Gold and silver hit by massive dollar rally
Nov 15, 2024·Alasdair MacleodThe return of the carry trade is creating a dollar illusion. But rising US Treasury yields are threatening to destabilise the entire global credit system, ultimately for the benefit of physical gold.
Against a background of a soaring dollar, gold and silver suffered a predictable shakeout. Yesterday (Thursday), gold closed at $2567 after dipping below $2540, for a net fall from last Friday’s close of $121, down $222 from 30 October’s high. Silver closed yesterday at $30.46 after an intraday low at $29.76, down a net 116 cents and off $4.40 from its 22 October high.
The sharpness and rapidity of these falls suggests that a decent technical bounce on bear closing in both gold and silver is in prospect for today. But it would be too early to say with conviction that Thursday’s lows represent the end of their correction.
Driving gold and silver’s decline has been the remarkable rally in the dollar. The next chart shows its trade-weighted index:
Far from reflecting a sudden appetite for dollars from foreign investors, US hedge funds and others have returned to the carry trade, which involves borrowing yen cheaply (and perhaps to a lesser extent euros), selling them to buy dollars and investing in T-bills for the yield pick-up.
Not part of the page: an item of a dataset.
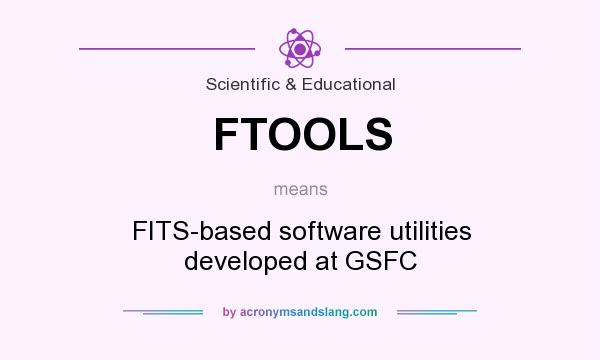 What does FTOOLS mean? It stands for FITS-based software utilities developed at GSFC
Other than the profits to be made from the interest rate arbitrage, the logic can be summed up as Trump and his tariffs will do less harm for America than to everyone else. And the domestic inflationary implications will keep short-term US bond yields high while Japan and the Eurozone resist the trend for fear of the consequences on their own economies.
However, there appears to be some confusion over the US inflation outlook, with the probability of a cut in the Fed funds rate of 0.25% next month currently assessed at 79%. But with the impact of the new president’s intended tariffs leading to higher consumer price inflation, it makes more sense for the Fed to put rate cuts on hold until the tariff position is clarified. And yields on the Treasury 10-year note are rising strongly, confirming there is too much optimism for lower interest rates:
The reality is that the marginal buyers, being foreign holders of US Treasuries in aggregate, are unlikely to buy more for economic or political reasons. Instead, foreign central banks and governments outside the western alliance are selling down dollars and dollar debt for gold. And foreign private sector institutions are suffering greater losses on term debt as yields rise. In the absence of this foreign support, the yield on the 10-year UST-note is set to rise above 5%, not only tripping debt traps for the US Government, but for Japan, the Eurozone, the UK, and all the zombie corporations in these jurisdictions who less than two or three years ago thought that interest rates would never rise again.
In short, while US hedge funds party on the proceeds of the carry trade, already we can see how the markets’ reactions to Trump’s landslide are creating potential chaos elsewhere. As an example, look at the problems for Japan:
The yen is declining and undoubtedly will hit new lows, while bond yields are on the rise. Time is being called on the Bank of Japan’s monetary stance. On Wednesday, the BOJ revealed that the producer price index for October rose 3.4% compared with a year ago: compare that with the yen’s close to zero short-term interest rates. Trump’s election has since made things considerably worse for Japan’s monetary policy, and possibly threatens the very survival of the BOJ, which desperately needs a massive recapitalisation to retain its ebbing credibility.
Japan is only one example. Having come to rely on an outlook for lower dollar interest rates, the Eurozone and UK face their own crises. Far from improving the dollar’s prospects as a fiat currency, current events are destabilising the entire fiat currency world. They confirm the thesis that the entire gold-less period since the end of Bretton Woods is running out of road — and rapidly at that. I shall end this report with gold’s technical chart:
Clearly, the correction from $2790 has taken much of the short-term froth out of gold, and it is in a stronger technical position for it. It has been an opportunity for foreign central banks frightened for the dollar’s future, and even more so following the presidential election, to redouble their efforts to acquire physical bullion, for which there is no counterparty risk.
And if they are rejecting fiat for bullion, then surely tells us all we need to know.